If your method is already parametric, you could use the parameter value as return type as in the above mytypeof sample or e.g:
julia> newoftype{T}(x::T,n) = T(n)
newoftype (generic function with 1 methods)
julia> newoftype([1,2],4)
4-element Array{Int32,1}:
57943296
72475184
141142104
1970365810
But making return type of a method, a function of arguments value is a straightforward functionality and could be simply done without need to a parametric method. really many of typical methods do this job e.g:
julia> Array(Int,4)
4-element Array{Int32,1}:
126515600
72368848
72474944
0
julia> Array(Float64,4)
4-element Array{Float64,1}:
-2.122e-314
0.0
5.12099e-292
5.81876e-292
It could be done using a argument type of Type e.g:
julia> myarray(T::Type,n::Int)=Array(T,n);
In order to instantiate a type like x = MyType{Int}()
I can define a inner constructor.
immutable MyType{T}
x::Vector{T}
MyType() = new(T[])
end
Is it possible to achieve the same objective using an outer constructor?
This can be done using the following syntax:
(::Type{MyType{T}}){T}() = MyType{T}(T[])

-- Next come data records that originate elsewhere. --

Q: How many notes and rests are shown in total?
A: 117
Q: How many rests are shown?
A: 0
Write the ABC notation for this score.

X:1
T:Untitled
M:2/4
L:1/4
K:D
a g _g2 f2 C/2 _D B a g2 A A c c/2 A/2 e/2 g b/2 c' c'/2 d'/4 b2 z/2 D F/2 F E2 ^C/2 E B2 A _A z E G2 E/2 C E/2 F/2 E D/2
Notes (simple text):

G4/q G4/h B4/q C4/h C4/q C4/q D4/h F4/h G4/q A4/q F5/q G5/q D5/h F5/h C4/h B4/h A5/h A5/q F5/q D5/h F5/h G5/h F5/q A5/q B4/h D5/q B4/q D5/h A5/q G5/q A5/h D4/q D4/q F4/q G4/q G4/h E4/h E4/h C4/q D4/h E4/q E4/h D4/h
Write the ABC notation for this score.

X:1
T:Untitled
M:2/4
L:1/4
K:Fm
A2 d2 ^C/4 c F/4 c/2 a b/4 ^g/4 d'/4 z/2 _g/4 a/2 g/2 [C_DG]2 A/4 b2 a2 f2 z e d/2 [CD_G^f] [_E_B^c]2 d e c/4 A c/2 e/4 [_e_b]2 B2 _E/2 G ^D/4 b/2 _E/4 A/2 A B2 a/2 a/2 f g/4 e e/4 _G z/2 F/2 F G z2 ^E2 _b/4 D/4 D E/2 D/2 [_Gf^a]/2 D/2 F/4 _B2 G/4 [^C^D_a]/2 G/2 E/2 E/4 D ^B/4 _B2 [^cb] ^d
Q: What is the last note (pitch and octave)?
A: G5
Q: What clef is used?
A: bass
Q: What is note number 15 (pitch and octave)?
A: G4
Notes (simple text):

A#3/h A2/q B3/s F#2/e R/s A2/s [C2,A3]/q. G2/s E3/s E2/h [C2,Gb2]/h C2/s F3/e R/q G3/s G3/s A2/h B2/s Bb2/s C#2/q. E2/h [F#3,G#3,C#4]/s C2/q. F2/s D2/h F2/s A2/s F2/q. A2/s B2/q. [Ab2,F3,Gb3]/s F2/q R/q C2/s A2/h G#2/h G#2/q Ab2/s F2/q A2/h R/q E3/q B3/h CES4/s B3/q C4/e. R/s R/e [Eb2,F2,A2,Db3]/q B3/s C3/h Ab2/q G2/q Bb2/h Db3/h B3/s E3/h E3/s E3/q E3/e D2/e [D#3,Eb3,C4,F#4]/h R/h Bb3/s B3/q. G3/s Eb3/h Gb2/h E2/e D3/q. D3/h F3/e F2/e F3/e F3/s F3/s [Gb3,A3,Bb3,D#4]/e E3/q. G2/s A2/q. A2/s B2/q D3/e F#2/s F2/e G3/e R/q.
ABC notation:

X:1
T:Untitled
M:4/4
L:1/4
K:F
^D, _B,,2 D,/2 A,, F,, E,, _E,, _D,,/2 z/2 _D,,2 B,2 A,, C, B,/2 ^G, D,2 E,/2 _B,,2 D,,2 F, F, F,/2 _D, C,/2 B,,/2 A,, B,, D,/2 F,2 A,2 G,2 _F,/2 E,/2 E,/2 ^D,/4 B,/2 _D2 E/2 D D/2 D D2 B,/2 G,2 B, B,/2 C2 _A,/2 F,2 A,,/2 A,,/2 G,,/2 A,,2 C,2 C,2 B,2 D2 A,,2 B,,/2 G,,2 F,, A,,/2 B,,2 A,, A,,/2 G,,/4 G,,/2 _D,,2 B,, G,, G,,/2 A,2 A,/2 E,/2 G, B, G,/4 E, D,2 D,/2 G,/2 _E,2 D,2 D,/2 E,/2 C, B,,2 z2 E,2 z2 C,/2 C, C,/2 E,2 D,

The thing in the first set of parentheses describes the called object. ::T means "of type T", so this is a definition for calling an object of type Type{MyType{T}}, which means the object MyType{T} itself. Next {T} means that T is a parameter of this definition, and a value for it must be available in order to call this definition. So MyType{Int} matches, but MyType doesn't. From there on, the syntax should be familiar.
This syntax is definitely a bit fiddly and unintuitive, and we hope to improve it in a future version of the language, hopefully v0.6.
I may be wrong, but if you cannot build parameterless function like this:
julia> f{T}() = show(T)
WARNING: static parameter T does not occur in signature for f at none:1.
The method will not be callable.
f (generic function with 1 method)
therefore you won't be able to do this:
julia> immutable MyType{T}
x::Vector{T}
end
julia> MyType{T}() = MyType{T}(T[])
WARNING: static parameter T does not occur in signature for call at none:1.
The method will not be callable.
MyType{T}
julia> x = MyType{Int}()
ERROR: MethodError: `convert` has no method matching convert(::Type{MyType{Int64}})
...
Every outer constructor is also a function.
You can say
f(T::Type) = show(T)
and also
MyType(T::Type) = MyType(T[])
But julia needs to see the type in the call to know which you want.